======== Document text ========

# Forum Home Renovation Waterproofing  Drainage for bathroom

## phealey

Hi All, 
I'm starting a bathroom reno of my soon to be sold investment property. The bathroom is classic 1990 and reasonably small, so I thought I'd give it a crack at renovating. The plan is to gut it, leave all the existing plumbing in place and essentially just install new tiles, new vanity and new bath. All the same footprint but a few more tiles up the walls this time. 
I just have a few issues that I would like some clarification on:  *Floor Wastes:* The shower is roughly 900x900, with a waste in the middle. I intend on using 300x300 tiles, is this going to be an issue with appearance considering there needs to be a fall to the drain? Would it be better to try and find a matching or complimenting tile in a 200x200 instead?The main bathroom floor, which is roughly 1600x1700 has a floor waste. Does this mean I'm forced to screed the whole floor to fall to the waste?With the screed, is 3 to 1 suitable using brickies sand?   *The Bath*  I'm slightly concerned about installing a new bath, currently it's just a 1500 x 740 acrylic, about the cheapest thing in the world to replace - $89 at Bunnings!! I'm assuming this is sitting around a timber/villaboard/tiled frame - is the current standard to just sit this on a mortar bed and re-use or rebuild the timber frame?

======== Available data ========

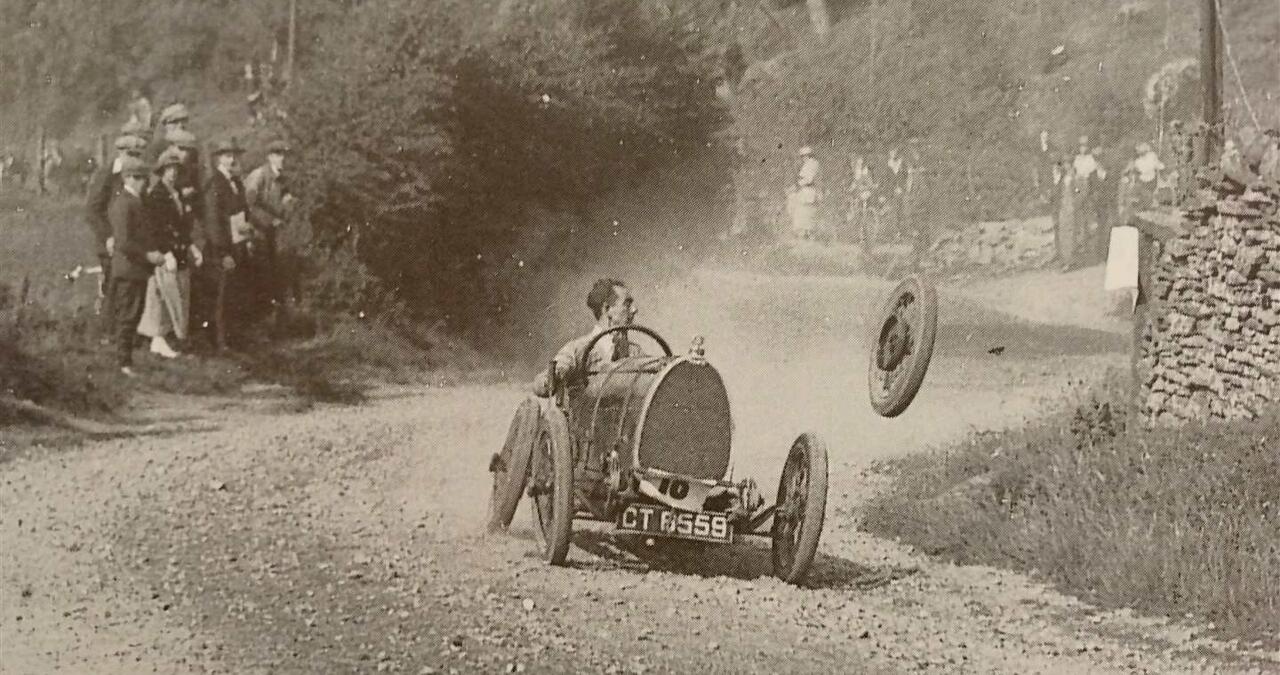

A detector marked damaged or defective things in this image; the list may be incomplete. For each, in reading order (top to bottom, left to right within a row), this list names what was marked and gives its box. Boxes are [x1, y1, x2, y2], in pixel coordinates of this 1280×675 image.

========
======== Available data ========

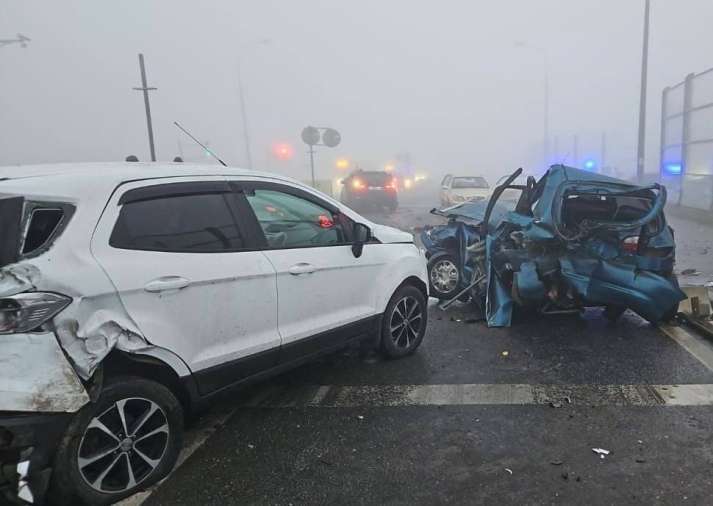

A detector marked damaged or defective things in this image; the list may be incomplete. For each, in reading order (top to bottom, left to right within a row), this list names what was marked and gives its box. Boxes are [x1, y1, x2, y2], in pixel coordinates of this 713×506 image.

========

■ **Task directions**
Copy out the full bathroom renovation text word for word. Work only from the text on the bathroom renovation.

■ **Reply to the task**
# Forum Home Renovation Waterproofing  Drainage for bathroom

## phealey

Hi All, 
I'm starting a bathroom reno of my soon to be sold investment property. The bathroom is classic 1990 and reasonably small, so I thought I'd give it a crack at renovating. The plan is to gut it, leave all the existing plumbing in place and essentially just install new tiles, new vanity and new bath. All the same footprint but a few more tiles up the walls this time. 
I just have a few issues that I would like some clarification on:  *Floor Wastes:* The shower is roughly 900x900, with a waste in the middle. I intend on using 300x300 tiles, is this going to be an issue with appearance considering there needs to be a fall to the drain? Would it be better to try and find a matching or complimenting tile in a 200x200 instead?The main bathroom floor, which is roughly 1600x1700 has a floor waste. Does this mean I'm forced to screed the whole floor to fall to the waste?With the screed, is 3 to 1 suitable using brickies sand?   *The Bath*  I'm slightly concerned about installing a new bath, currently it's just a 1500 x 740 acrylic, about the cheapest thing in the world to replace - $89 at Bunnings!! I'm assuming this is sitting around a timber/villaboard/tiled frame - is the current standard to just sit this on a mortar bed and re-use or rebuild the timber frame?